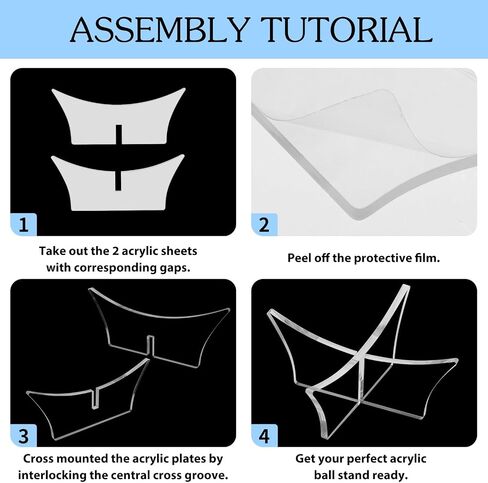 ASSEMBLY TUTORIAL

1

Take out the 2 acrylic sheets with corresponding gaps.

2

Peel off the protective film.

3

Cross mounted the acrylic plates by interlocking the central cross groove.

4

Get your perfect acrylic ball stand ready.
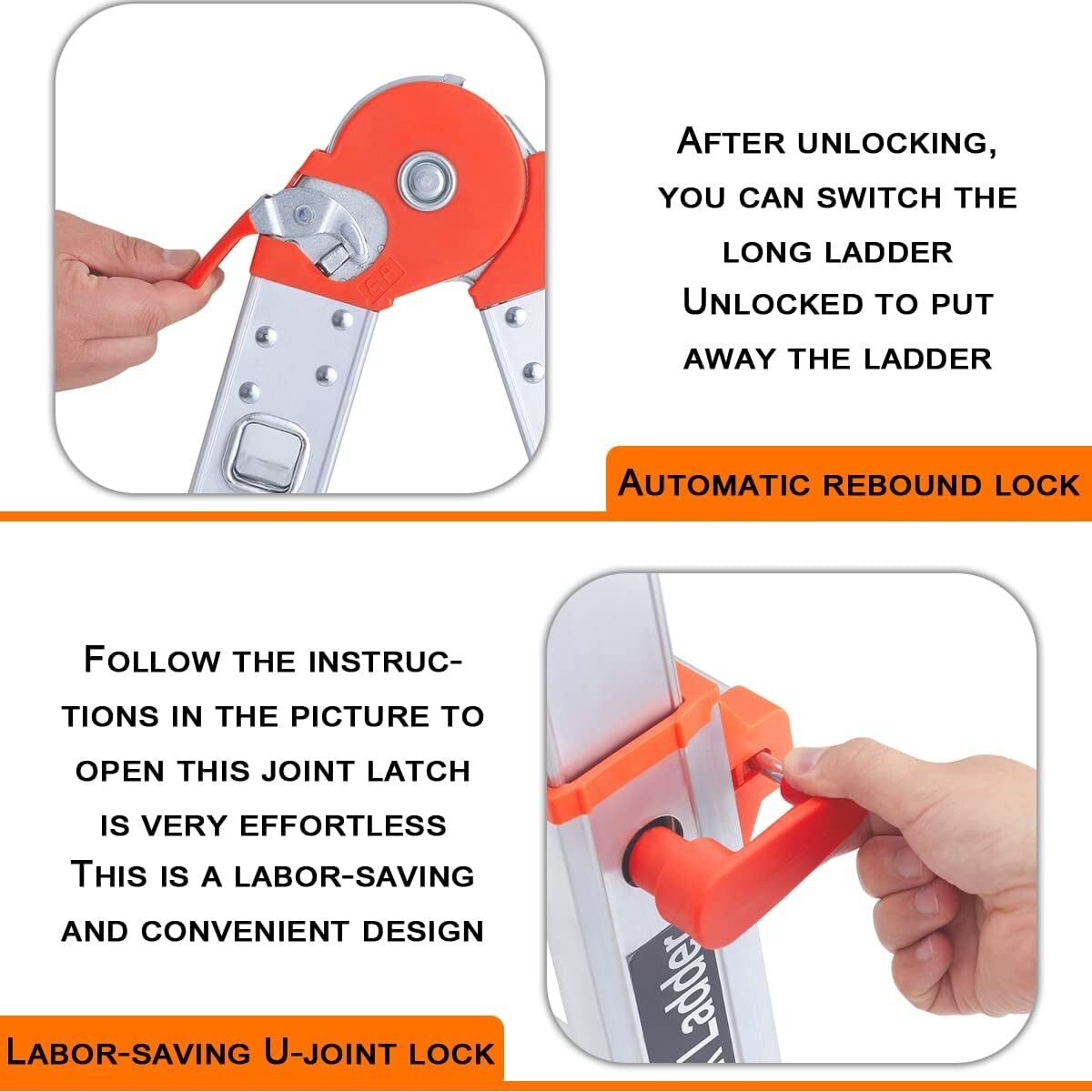 After unlocking, you can switch the long ladder Unlocked to put away the ladder

Automatic rebound lock

Follow the instructions in the picture to open this joint latch is very effortless This is a labor-saving and convenient design

Ladder

Labor-saving U-joint lock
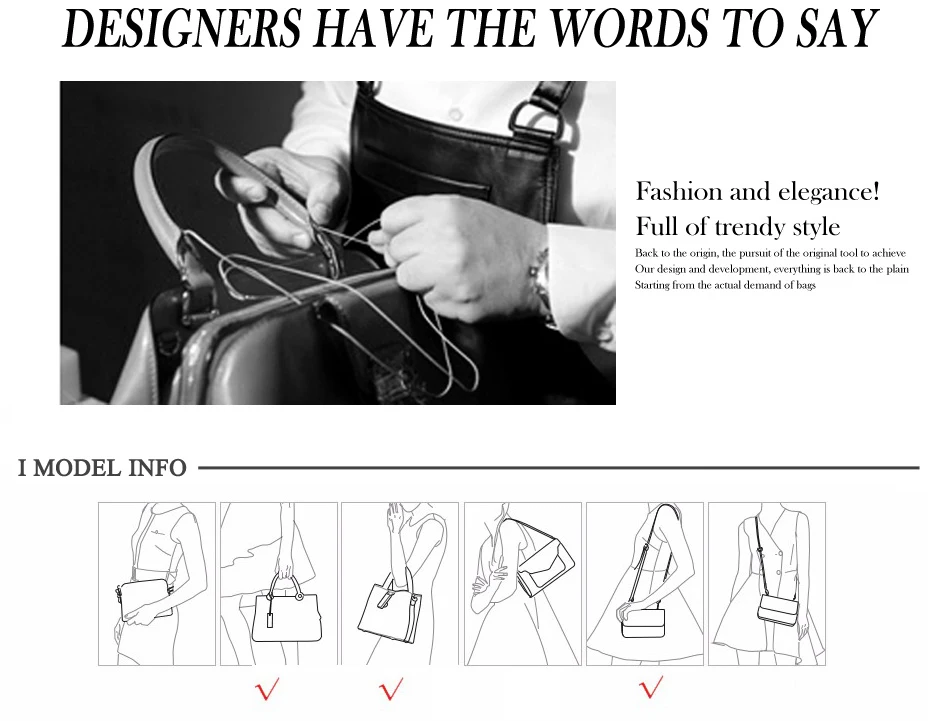 DESIGNERS HAVE THE WORDS TO SAY

Fashion and elegance!
Full of trendy style
Back to the origin, the pursuit of the original tool to achieve
Our design and development, everything is back to the plain
Starting from the actual demand of bags

I MODEL INFO

√ √ √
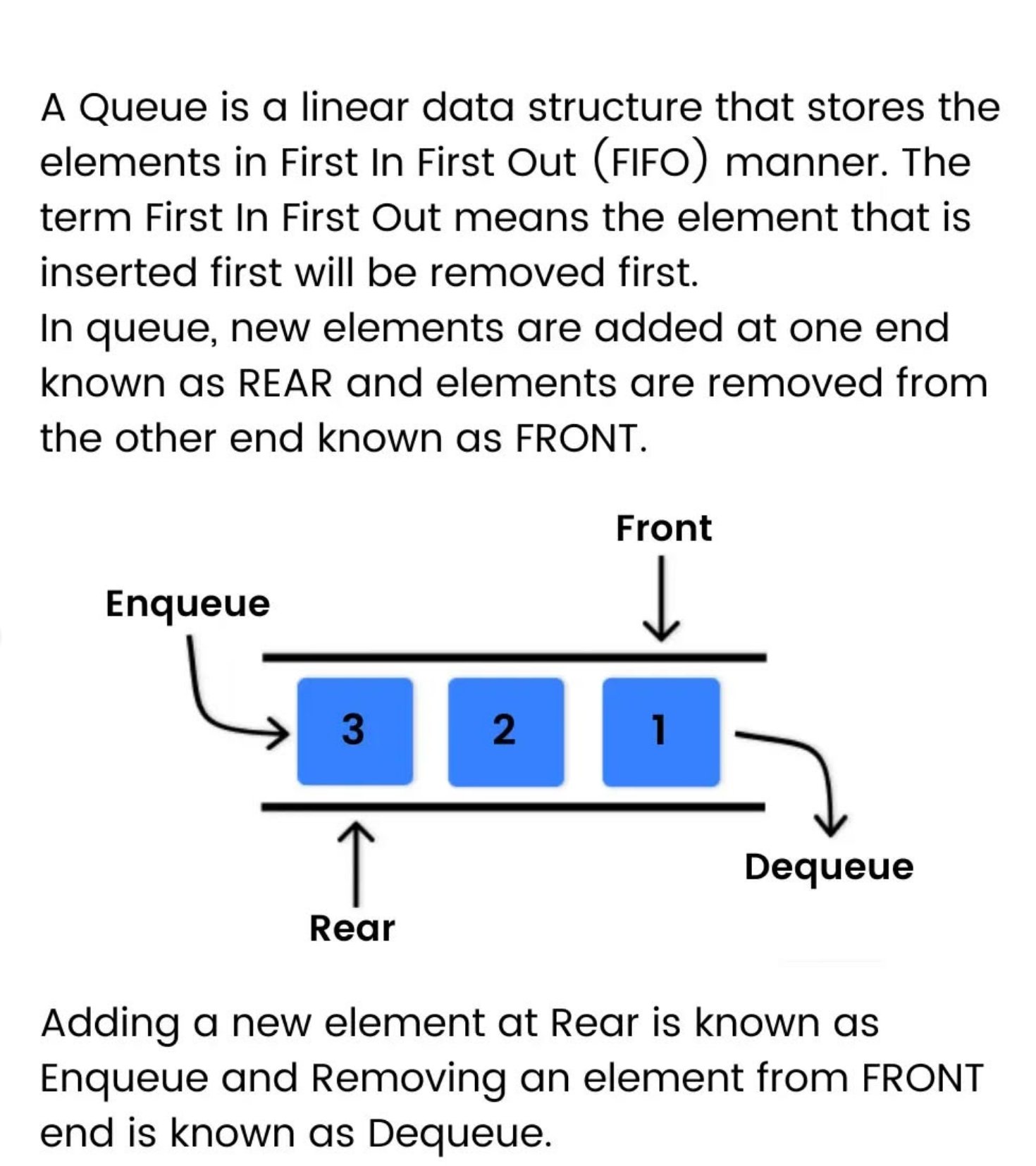 A Queue is a linear data structure that stores the elements in First In First Out (FIFO) manner. The term First In First Out means the element that is inserted first will be removed first.
In queue, new elements are added at one end known as REAR and elements are removed from the other end known as FRONT.

Front

Enqueue

3

2

1

Dequeue

Rear

Adding a new element at Rear is known as Enqueue and Removing an element from FRONT end is known as Dequeue.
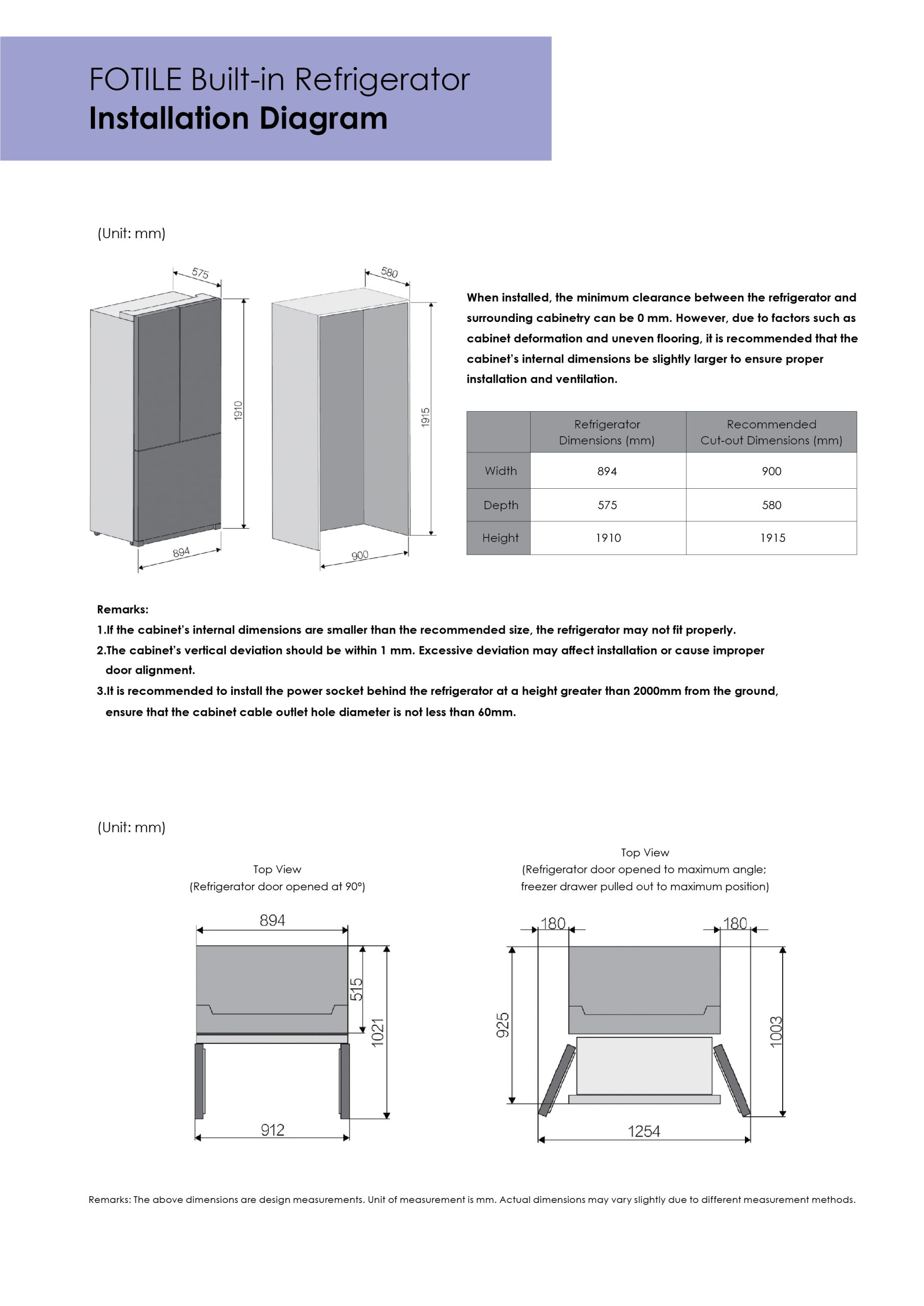 FOTILE Built-in Refrigerator
Installation Diagram

(Unit: mm)

575
1910
894
580
1915
900

When installed, the minimum clearance between the refrigerator and surrounding cabinetry can be 0 mm. However, due to factors such as cabinet deformation and uneven flooring, it is recommended that the cabinet's internal dimensions be slightly larger to ensure proper installation and ventilation.

| | Refrigerator Dimensions (mm) | Recommended Cut-out Dimensions (mm) |
|---|---|---|
| Width | 894 | 900 |
| Depth | 575 | 580 |
| Height | 1910 | 1915 |

Remarks:
1.If the cabinet's internal dimensions are smaller than the recommended size, the refrigerator may not fit properly.
2.The cabinet's vertical deviation should be within 1 mm. Excessive deviation may affect installation or cause improper door alignment.
3.It is recommended to install the power socket behind the refrigerator at a height greater than 2000mm from the ground, ensure that the cabinet cable outlet hole diameter is not less than 60mm.

(Unit: mm)

Top View
(Refrigerator door opened at 90°)

894
515
1021
912

Top View
(Refrigerator door opened to maximum angle; freezer drawer pulled out to maximum position)

180
180
925
1003
1254

Remarks: The above dimensions are design measurements. Unit of measurement is mm. Actual dimensions may vary slightly due to different measurement methods.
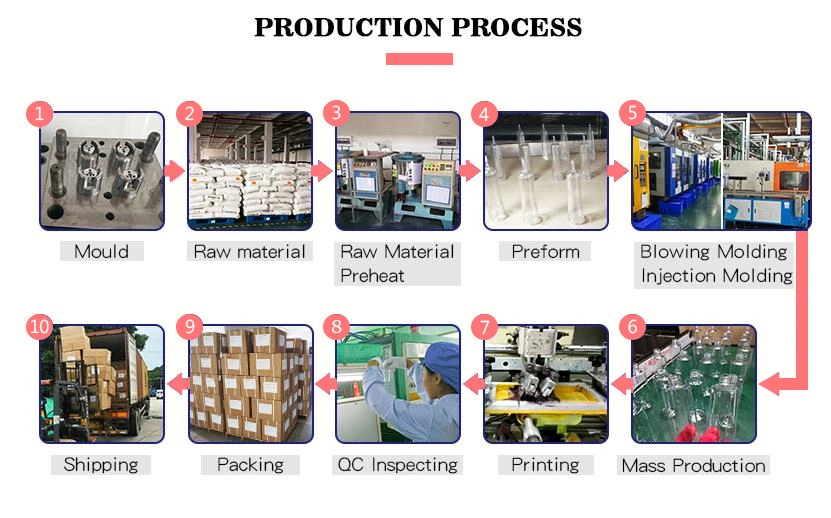 PRODUCTION PROCESS

1
Mould

2
Raw material

3
Raw Material Preheat

4
Preform

5
Blowing Molding Injection Molding

6
Mass Production

7
Printing

8
QC Inspecting

9
Packing

10
Shipping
§
Problem to solve
Count of lines holding the string "Remarks": please work it out for the entries above and give the number alone.

The completed task
2